Homilía
de maitines
26 de julio
SANTA ANA, MADRE
DE LA SANTÍSIMA VIRGEN
Forma
Extraordinaria del Rito Romano
HOMILIA DE SAN GRAGORIO, PAPA
Homilía 11
sobre los Evangelios
Si
el Señor, hermanos carísimos, nos describe el reino de los cielos como
semejante a las cosas de la tierra, lo hace para que nuestra mente se eleve de
lo conocido a lo desconocido, por medio de lo visible a los invisible, y que
movido por las verdades que conoce por experiencia, se enardezca de tal suerte,
que al efecto que siente por un bien conocido le enseñe a amar lo desconocido.

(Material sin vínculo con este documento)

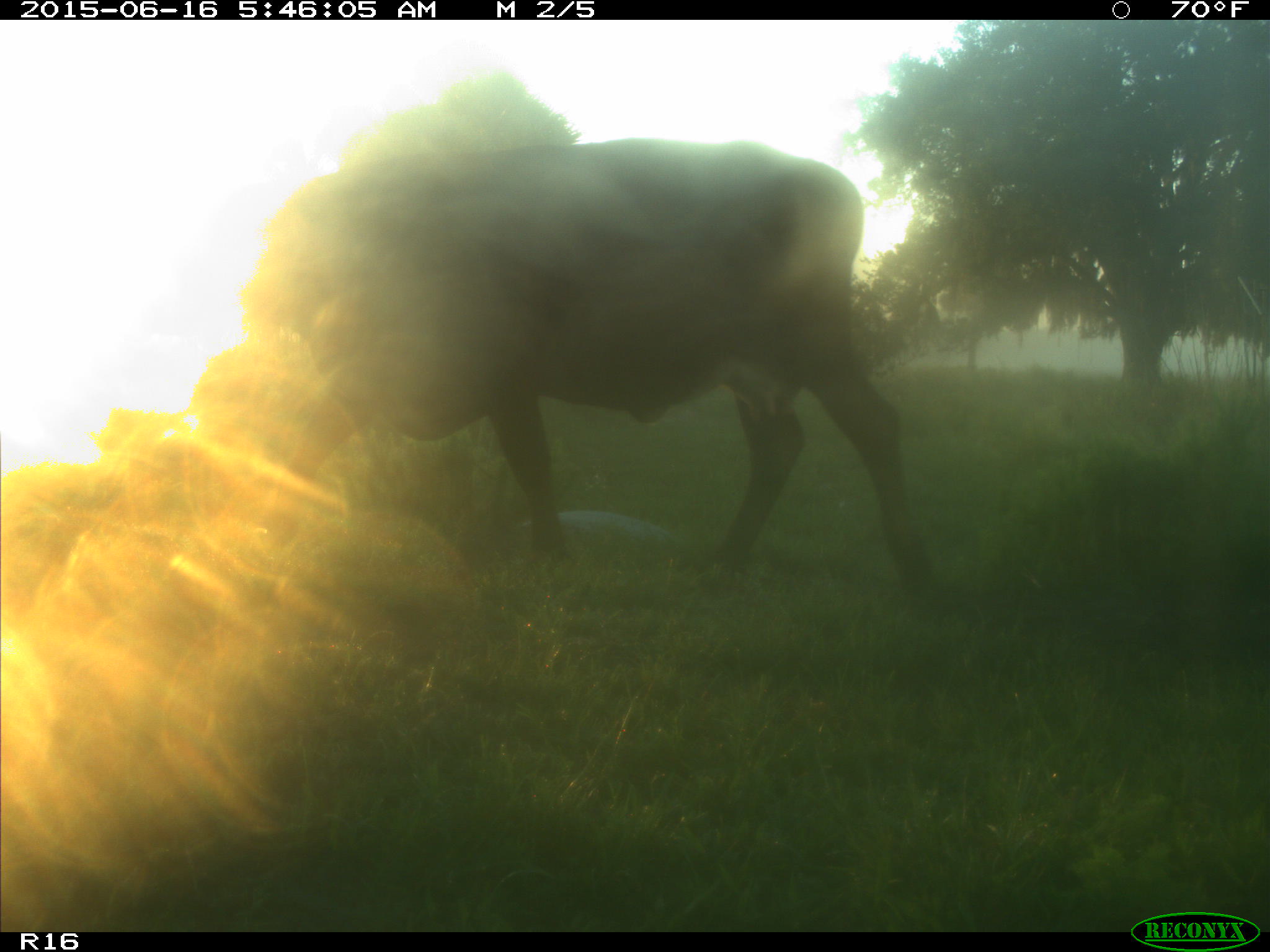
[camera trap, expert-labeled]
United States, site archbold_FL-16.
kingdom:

“He ahí que el reino de los cielos es comparado a un tesoro escondido en el
campo, que si lo halla un hombre, lo esconde, y gozoso del hallazgo va y vende
todo cuanto tiene y compra aquel campo”
En
este hecho debemos también advertir, que una vez hallado el tesoro, es
escondido; a fin de conservarlo. Y esto lo hacen porque el ardor del celestial
deseo no basta para guardarlo de las asechanzas de los espíritus malignos, si
no se oculta a las alabanzas humanas. Y a la verdad, en la vida presente nos
hallamos como en un camino, por el cual nos dirigimos a la patria, y los
espíritus malignos, a manera de ladronzuelos, nos están acechando. Por lo
mismo, desea que le roben aquel que lleva públicamente su tesoro. Esto lo digo,
no para que vuestros prójimos no vean vuestras buenas obras, siendo así que
esta escrito: “Vean vuestras buenas obras, y glorifiquen a vuestro Padre que
esta en los cielos”, sino a fin de que por medio de nuestras obras no busquemos
las externas alabanzas. Que de tal suerte la obra sea pública, pero no sea
conocida nuestra intención, para qua así demos ejemplo de buenas obras al
prójimo, y que no obstante, por la intención que tenemos de agradar únicamente
a Dios, siempre deseemos el secreto.
El
tesoro es el celestial deseo; el campo, en el que se oculta el tesoro, es una
vida digna del cielo. Adquiere este campo, después de haber vendido todas las
cosas, el que renunciando a los placeres de la carne, holla todos los deseos
terrenos mediante la observancia de la disciplina celestial, de tal suerte que
ya nada guste de cuanto halaga a la carne, nada huya de cuanto pueda mortificar
la vida de los placeres de la carne.